The question: Did you find any cupping on your tables with using so many pieces in your design against plywood backer? It appears, in the pics, that all tops were stable and remained very flat.
Tinker
 
[member=550]Tinker[/member] Thanks!  The tables have remained flat so far.  I anticipated this and used the flooring adhesive, which allows for some flex, rather than regular wood glue.  This way the natural expansion and contraction of the wood won't pull or stretch the plywood.  But I should have used a thicker plywood on the larger tables, as they don't have quite the rigidity they should have for this application.  We ended up adding an additional 3/4 backing on them before attaching them to the bases, and so they are nice and solid now.

Tinker said:
A really fine piece of work.
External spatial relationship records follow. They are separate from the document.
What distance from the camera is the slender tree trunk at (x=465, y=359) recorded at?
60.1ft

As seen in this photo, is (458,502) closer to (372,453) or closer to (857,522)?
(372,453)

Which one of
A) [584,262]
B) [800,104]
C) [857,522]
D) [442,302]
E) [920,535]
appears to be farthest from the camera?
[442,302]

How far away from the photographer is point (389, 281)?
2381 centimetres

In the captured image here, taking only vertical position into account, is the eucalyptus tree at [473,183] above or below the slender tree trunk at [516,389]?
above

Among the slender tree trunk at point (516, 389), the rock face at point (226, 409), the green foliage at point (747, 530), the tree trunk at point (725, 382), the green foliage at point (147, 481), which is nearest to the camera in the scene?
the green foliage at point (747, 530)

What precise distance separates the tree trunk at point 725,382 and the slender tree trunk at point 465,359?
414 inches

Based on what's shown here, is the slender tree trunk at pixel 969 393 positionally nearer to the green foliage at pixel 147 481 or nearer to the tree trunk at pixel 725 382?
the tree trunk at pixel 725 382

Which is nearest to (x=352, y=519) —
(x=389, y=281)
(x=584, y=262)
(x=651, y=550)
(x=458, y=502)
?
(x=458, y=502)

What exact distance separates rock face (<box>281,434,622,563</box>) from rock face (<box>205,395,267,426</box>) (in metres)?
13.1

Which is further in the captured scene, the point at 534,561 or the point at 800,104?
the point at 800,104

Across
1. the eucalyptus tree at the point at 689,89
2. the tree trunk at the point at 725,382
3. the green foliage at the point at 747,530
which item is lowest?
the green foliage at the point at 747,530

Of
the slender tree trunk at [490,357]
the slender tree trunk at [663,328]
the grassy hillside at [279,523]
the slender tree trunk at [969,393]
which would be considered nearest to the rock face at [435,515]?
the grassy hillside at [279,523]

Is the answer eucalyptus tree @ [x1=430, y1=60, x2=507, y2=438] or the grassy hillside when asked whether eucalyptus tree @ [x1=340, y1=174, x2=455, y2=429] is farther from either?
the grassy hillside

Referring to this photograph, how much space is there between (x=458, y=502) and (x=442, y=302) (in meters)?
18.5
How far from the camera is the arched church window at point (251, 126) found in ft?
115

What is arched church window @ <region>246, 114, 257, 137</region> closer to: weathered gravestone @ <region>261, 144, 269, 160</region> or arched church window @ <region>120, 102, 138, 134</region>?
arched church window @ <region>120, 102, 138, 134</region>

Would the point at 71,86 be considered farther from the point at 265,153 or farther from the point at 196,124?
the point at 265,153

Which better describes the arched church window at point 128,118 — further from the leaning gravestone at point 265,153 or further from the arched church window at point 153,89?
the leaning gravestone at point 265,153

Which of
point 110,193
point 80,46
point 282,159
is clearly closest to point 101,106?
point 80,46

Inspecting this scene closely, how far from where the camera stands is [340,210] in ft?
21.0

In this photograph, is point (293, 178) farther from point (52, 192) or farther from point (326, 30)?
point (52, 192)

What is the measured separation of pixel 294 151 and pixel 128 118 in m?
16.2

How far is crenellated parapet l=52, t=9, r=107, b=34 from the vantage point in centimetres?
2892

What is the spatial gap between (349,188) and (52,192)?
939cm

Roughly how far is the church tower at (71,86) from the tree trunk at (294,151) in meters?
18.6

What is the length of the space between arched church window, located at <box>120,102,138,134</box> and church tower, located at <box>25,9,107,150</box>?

It fits in with the architecture of the rest of the room. It will be great advertisement for you, I am sure.

I do have a question.  I recently did a couple of lazy susans with pie shaped pieces to look like a pizza. I glued all to a ply wood backer. The solid wood pie pieces were about 3/8 inch thick and the plywood backer was 1/4 inch.  After the whole structure sat around in the shop for less than a week, it started to cup, or dish. The pie pieces were scraps that had been piled in a waste container for a long time.
The dishing was probably caused by uneven moisture content between the solid wood pieces and the plywood backer. Eventually, they settled somewhat but a slight dishing remained. I have not added the spinner to the bottom of one.  That proved interesting as it will spin on its own without the spinner.

The question: Did you find any cupping on your tables with using so many pieces in your design against plywood backer? It appears, in the pics, that all tops were stable and remained very flat.